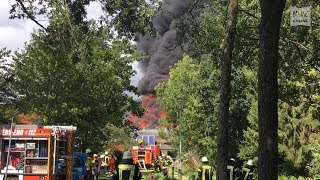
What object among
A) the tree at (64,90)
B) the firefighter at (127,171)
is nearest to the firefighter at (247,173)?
the firefighter at (127,171)

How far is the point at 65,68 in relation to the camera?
3089 cm

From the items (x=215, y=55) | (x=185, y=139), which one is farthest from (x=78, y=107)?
(x=185, y=139)

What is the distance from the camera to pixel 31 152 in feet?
62.3

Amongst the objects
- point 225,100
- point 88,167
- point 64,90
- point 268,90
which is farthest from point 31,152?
point 268,90

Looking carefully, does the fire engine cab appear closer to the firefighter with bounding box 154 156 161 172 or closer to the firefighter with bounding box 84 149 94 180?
the firefighter with bounding box 84 149 94 180

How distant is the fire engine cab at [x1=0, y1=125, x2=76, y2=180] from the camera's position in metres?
18.8

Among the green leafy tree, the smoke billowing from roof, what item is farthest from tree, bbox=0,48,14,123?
the smoke billowing from roof

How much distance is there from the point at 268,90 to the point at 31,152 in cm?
1259

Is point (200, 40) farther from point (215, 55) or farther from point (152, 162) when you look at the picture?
point (152, 162)

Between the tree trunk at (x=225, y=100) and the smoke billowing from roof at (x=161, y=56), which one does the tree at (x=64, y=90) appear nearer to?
the tree trunk at (x=225, y=100)

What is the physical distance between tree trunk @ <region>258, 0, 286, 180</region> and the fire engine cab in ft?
38.7

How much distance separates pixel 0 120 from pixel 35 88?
287cm

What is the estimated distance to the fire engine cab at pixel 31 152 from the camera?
18.8 meters

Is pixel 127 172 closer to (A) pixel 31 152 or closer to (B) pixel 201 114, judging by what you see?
(A) pixel 31 152
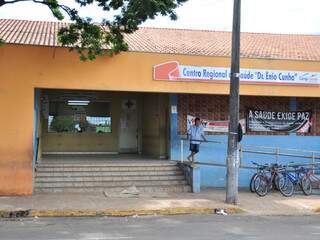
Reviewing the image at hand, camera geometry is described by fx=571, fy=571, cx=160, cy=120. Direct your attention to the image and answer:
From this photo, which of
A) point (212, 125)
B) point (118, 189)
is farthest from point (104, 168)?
point (212, 125)

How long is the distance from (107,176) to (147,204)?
3.20 meters

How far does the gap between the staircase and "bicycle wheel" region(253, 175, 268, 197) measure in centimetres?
206

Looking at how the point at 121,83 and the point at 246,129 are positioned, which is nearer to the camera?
the point at 121,83

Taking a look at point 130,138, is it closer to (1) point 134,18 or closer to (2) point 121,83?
(2) point 121,83

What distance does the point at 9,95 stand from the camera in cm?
1600

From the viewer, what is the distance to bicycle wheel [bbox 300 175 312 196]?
1855cm

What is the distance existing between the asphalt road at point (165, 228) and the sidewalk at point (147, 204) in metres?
0.58

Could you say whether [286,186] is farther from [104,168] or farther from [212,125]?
[104,168]

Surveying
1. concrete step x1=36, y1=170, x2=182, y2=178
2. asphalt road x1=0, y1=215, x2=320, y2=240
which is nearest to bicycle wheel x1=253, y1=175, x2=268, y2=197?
concrete step x1=36, y1=170, x2=182, y2=178

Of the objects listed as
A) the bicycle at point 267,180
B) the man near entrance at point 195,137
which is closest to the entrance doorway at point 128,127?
the man near entrance at point 195,137

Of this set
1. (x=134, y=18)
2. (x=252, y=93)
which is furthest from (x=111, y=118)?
(x=134, y=18)

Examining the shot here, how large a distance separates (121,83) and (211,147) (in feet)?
14.6

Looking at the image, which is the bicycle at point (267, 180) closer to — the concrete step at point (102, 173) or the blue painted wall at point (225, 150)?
the blue painted wall at point (225, 150)

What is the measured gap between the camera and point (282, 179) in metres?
18.0
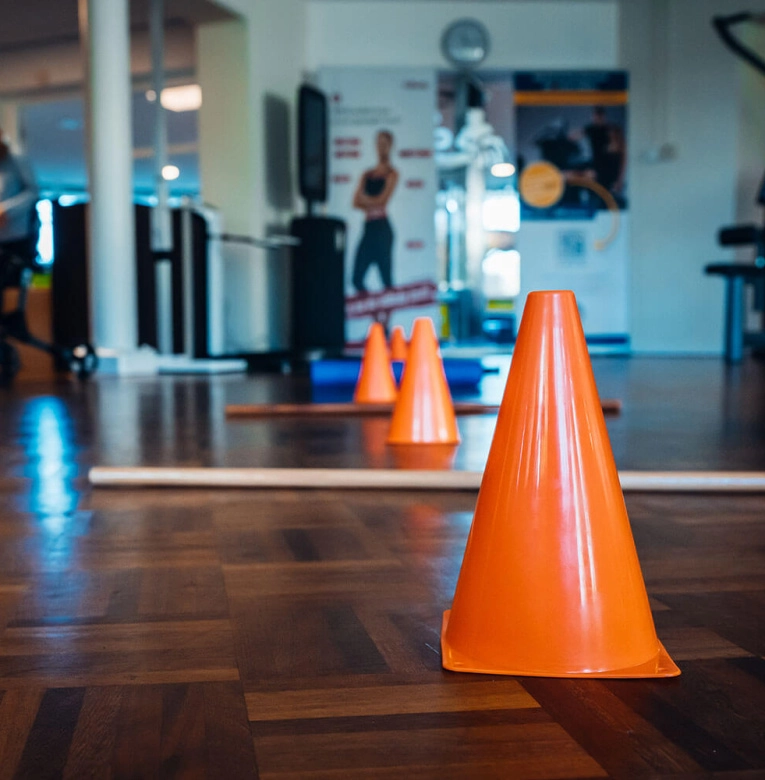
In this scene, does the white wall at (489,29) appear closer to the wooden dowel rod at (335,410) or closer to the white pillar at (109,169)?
the white pillar at (109,169)

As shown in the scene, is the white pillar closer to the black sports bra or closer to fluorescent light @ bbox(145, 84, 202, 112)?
the black sports bra

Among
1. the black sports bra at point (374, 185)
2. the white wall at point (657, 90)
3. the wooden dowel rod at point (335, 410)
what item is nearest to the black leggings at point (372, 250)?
the black sports bra at point (374, 185)

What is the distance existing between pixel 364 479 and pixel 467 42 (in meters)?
7.78

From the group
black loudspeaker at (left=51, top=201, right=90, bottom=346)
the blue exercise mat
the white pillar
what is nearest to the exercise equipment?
the blue exercise mat

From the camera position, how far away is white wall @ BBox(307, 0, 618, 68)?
8.86 meters

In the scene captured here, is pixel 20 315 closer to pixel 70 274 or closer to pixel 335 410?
pixel 70 274

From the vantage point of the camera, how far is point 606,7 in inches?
352

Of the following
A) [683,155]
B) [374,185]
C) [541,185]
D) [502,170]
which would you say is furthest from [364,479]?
[683,155]

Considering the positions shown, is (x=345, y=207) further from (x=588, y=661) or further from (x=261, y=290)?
(x=588, y=661)

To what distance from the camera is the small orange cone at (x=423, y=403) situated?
95.8 inches

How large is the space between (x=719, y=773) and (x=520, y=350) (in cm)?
41

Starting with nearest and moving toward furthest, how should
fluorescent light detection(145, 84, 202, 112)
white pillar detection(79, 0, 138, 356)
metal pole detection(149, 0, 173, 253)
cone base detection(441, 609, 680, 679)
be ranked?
cone base detection(441, 609, 680, 679), white pillar detection(79, 0, 138, 356), metal pole detection(149, 0, 173, 253), fluorescent light detection(145, 84, 202, 112)

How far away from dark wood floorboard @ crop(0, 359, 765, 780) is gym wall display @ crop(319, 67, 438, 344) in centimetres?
679

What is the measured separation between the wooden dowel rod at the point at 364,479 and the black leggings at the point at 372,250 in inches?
270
#####
**What needs to be done**
Give an exact copy of the material, leaving out every picture.

**Complete output**
What object among
A) the tree at (64,90)
B) the firefighter at (127,171)
is nearest to the firefighter at (247,173)?
the firefighter at (127,171)

How far is the point at 65,68 in relation to the camera?
3089 cm

From the items (x=215, y=55) | (x=185, y=139), which one is farthest from (x=78, y=107)?
(x=185, y=139)

What is the distance from the camera to pixel 31 152 in feet?
62.3

Amongst the objects
- point 225,100
- point 88,167
- point 64,90
- point 268,90
which is farthest from point 31,152?
point 268,90

Looking carefully, does the fire engine cab appear closer to the firefighter with bounding box 154 156 161 172 or closer to the firefighter with bounding box 84 149 94 180?
the firefighter with bounding box 84 149 94 180

How distant is the fire engine cab at [x1=0, y1=125, x2=76, y2=180] from the camera's position in metres?
18.8

Among the green leafy tree, the smoke billowing from roof, what item is farthest from tree, bbox=0,48,14,123?
the smoke billowing from roof

How much distance is there from the point at 268,90 to the point at 31,152 in cm?
1259

Is point (200, 40) farther from point (215, 55) or farther from point (152, 162) when you look at the picture?
point (152, 162)

Between the tree trunk at (x=225, y=100) and the smoke billowing from roof at (x=161, y=56), which one does the tree at (x=64, y=90) appear nearer to?
the tree trunk at (x=225, y=100)

What is the physical distance between tree trunk @ <region>258, 0, 286, 180</region> and the fire engine cab in ft?
38.7

How much distance separates pixel 0 120 from pixel 35 88?
287cm

What is the estimated distance to the fire engine cab at pixel 31 152 from the camera?
18.8 meters

Is pixel 127 172 closer to (A) pixel 31 152 or closer to (B) pixel 201 114, judging by what you see?
(A) pixel 31 152
Reviewing the image at hand, camera geometry is described by fx=571, fy=571, cx=160, cy=120. Direct your attention to the image and answer:
From this photo, which of
A) point (212, 125)
B) point (118, 189)
is farthest from point (104, 168)?
point (212, 125)

How long is the distance from (107,176) to (147,204)?
3.20 meters

How far does the gap between the staircase and "bicycle wheel" region(253, 175, 268, 197) measure in centimetres?
206

Looking at how the point at 121,83 and the point at 246,129 are positioned, which is nearer to the camera?
the point at 121,83

Taking a look at point 130,138, is it closer to (1) point 134,18 or closer to (2) point 121,83?
(2) point 121,83

What distance does the point at 9,95 stand from the camera in cm?
1600

From the viewer, what is the distance to bicycle wheel [bbox 300 175 312 196]?
1855cm

What is the distance existing between the asphalt road at point (165, 228) and the sidewalk at point (147, 204) in metres?
0.58

Could you say whether [286,186] is farther from [104,168] or farther from [212,125]?
[104,168]

Surveying
1. concrete step x1=36, y1=170, x2=182, y2=178
2. asphalt road x1=0, y1=215, x2=320, y2=240
which is nearest to bicycle wheel x1=253, y1=175, x2=268, y2=197?
concrete step x1=36, y1=170, x2=182, y2=178

Of the objects listed as
A) the bicycle at point 267,180
B) the man near entrance at point 195,137
which is closest to the entrance doorway at point 128,127?
the man near entrance at point 195,137

Of this set
1. (x=134, y=18)
2. (x=252, y=93)
which is furthest from (x=111, y=118)?
(x=134, y=18)

Examining the shot here, how large a distance separates (121,83) and (211,147) (in feet)?
14.6

Looking at the image, which is the bicycle at point (267, 180) closer to — the concrete step at point (102, 173) or the blue painted wall at point (225, 150)?
the blue painted wall at point (225, 150)

What is the measured gap between the camera and point (282, 179) in metres?
18.0
In this scene, does the white wall at (489,29) appear closer to the wooden dowel rod at (335,410) or closer to the white pillar at (109,169)?
the white pillar at (109,169)

As shown in the scene, is the white pillar closer to the black sports bra or closer to fluorescent light @ bbox(145, 84, 202, 112)?
the black sports bra

Among
1. the black sports bra at point (374, 185)
2. the white wall at point (657, 90)
3. the wooden dowel rod at point (335, 410)
what item is nearest to the black leggings at point (372, 250)?
the black sports bra at point (374, 185)

What is the distance existing between pixel 364 479 and pixel 467 42 (in meters)?
7.78

From the group
black loudspeaker at (left=51, top=201, right=90, bottom=346)
the blue exercise mat
the white pillar
what is nearest to the exercise equipment?
the blue exercise mat

From the camera position, how far away is white wall @ BBox(307, 0, 618, 68)?
8.86 meters

In the scene captured here, is pixel 20 315 closer to pixel 70 274 or closer to pixel 335 410?
pixel 70 274

From the vantage point of the camera, how far is point 606,7 in inches?
352

Of the following
A) [683,155]
B) [374,185]
C) [541,185]
D) [502,170]
which would you say is furthest from [364,479]?
[683,155]

Considering the positions shown, is (x=345, y=207) further from (x=588, y=661) or further from (x=261, y=290)?
(x=588, y=661)

To what distance from the camera is the small orange cone at (x=423, y=403) situated?
95.8 inches

How large is the space between (x=719, y=773) and (x=520, y=350) (in cm)?
41

Starting with nearest and moving toward furthest, how should
fluorescent light detection(145, 84, 202, 112)
white pillar detection(79, 0, 138, 356)
metal pole detection(149, 0, 173, 253)
cone base detection(441, 609, 680, 679)
be ranked?
cone base detection(441, 609, 680, 679), white pillar detection(79, 0, 138, 356), metal pole detection(149, 0, 173, 253), fluorescent light detection(145, 84, 202, 112)

How far away from dark wood floorboard @ crop(0, 359, 765, 780) is gym wall display @ crop(319, 67, 438, 344) in centimetres?
679

What is the measured separation between the wooden dowel rod at the point at 364,479 and the black leggings at the point at 372,250 in inches?
270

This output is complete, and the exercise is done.